Output the line containing "How much distance is" and all subsequent lines of the listing below, copied exactly, with no other lines.

Spatial reasoning dataset excerpts:
══════════

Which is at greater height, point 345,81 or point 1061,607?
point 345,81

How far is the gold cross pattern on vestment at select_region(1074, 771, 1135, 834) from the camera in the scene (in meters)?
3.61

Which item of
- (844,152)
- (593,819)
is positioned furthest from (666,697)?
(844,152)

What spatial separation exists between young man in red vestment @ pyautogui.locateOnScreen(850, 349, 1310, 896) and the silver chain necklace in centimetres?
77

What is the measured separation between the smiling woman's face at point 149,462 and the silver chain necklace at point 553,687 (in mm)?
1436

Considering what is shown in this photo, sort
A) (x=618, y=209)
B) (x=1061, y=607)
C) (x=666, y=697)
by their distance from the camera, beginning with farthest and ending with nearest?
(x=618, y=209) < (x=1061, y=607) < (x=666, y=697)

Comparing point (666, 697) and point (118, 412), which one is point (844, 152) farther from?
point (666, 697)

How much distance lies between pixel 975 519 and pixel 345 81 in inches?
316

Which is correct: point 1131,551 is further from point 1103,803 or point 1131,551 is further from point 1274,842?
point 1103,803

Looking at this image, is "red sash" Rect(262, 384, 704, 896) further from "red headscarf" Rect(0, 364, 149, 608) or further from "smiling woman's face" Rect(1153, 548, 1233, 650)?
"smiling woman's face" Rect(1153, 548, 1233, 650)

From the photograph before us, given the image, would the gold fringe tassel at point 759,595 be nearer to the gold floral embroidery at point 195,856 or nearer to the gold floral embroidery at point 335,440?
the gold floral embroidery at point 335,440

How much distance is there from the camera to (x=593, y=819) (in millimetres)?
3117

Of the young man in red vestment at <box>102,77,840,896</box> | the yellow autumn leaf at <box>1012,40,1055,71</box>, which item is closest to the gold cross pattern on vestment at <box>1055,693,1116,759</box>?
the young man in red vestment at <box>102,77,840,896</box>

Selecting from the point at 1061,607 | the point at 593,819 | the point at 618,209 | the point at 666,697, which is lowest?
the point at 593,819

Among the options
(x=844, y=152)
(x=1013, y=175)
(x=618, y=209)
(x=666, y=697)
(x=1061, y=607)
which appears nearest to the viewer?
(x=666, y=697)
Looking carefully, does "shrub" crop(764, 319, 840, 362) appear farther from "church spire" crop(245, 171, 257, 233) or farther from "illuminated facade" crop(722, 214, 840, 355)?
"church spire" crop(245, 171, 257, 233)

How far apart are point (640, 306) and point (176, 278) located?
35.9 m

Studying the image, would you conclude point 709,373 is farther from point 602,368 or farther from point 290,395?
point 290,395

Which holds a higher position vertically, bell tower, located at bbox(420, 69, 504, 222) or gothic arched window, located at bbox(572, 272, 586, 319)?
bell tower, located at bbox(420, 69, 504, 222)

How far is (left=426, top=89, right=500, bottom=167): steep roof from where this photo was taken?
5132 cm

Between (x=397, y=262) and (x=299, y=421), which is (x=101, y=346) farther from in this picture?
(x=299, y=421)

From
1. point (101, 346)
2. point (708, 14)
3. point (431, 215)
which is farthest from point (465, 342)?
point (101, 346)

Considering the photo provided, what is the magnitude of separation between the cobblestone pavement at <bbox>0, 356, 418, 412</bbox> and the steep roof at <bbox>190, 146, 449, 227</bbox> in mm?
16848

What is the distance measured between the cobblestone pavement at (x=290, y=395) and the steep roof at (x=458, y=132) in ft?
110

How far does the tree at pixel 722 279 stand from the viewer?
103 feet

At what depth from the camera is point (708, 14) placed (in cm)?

══════════

● **Exercise response**
How much distance is there from the camera to (x=593, y=819) (in millimetres)?
3117

Of the young man in red vestment at <box>102,77,840,896</box> | the yellow autumn leaf at <box>1012,40,1055,71</box>, which item is closest to the gold cross pattern on vestment at <box>1055,693,1116,759</box>?
the young man in red vestment at <box>102,77,840,896</box>

Selecting from the point at 1061,607 | the point at 593,819 | the point at 618,209 | the point at 666,697, which is lowest?
the point at 593,819

Among the options
(x=844, y=152)
(x=1013, y=175)
(x=618, y=209)
(x=666, y=697)
(x=1061, y=607)
which appears nearest to the viewer?
(x=666, y=697)
Looking carefully, does "shrub" crop(764, 319, 840, 362) appear farther from "church spire" crop(245, 171, 257, 233) or farther from "illuminated facade" crop(722, 214, 840, 355)?
"church spire" crop(245, 171, 257, 233)

How far apart are point (640, 306) and point (176, 278) located?
35.9 m

Studying the image, would you conclude point 709,373 is farther from point 602,368 or farther from point 290,395?
point 290,395

Which holds a higher position vertically, bell tower, located at bbox(420, 69, 504, 222) or gothic arched window, located at bbox(572, 272, 586, 319)?
bell tower, located at bbox(420, 69, 504, 222)

How far is (left=426, top=89, right=500, bottom=167): steep roof from where this photo was taken?
5132 cm

Between (x=397, y=262) and (x=299, y=421), which is (x=101, y=346) farther from in this picture?
(x=299, y=421)

From
1. point (101, 346)
2. point (708, 14)
3. point (431, 215)
which is farthest from point (465, 342)?
point (101, 346)

Considering the photo provided, what is the magnitude of separation between the cobblestone pavement at <bbox>0, 356, 418, 412</bbox> and the steep roof at <bbox>190, 146, 449, 227</bbox> in mm?
16848

What is the distance measured between the cobblestone pavement at (x=290, y=395) and the steep roof at (x=458, y=132) in ft?
110

How far does the tree at pixel 722 279 stand from the viewer?
103 feet

At what depth from the camera is point (708, 14) placed (in cm)?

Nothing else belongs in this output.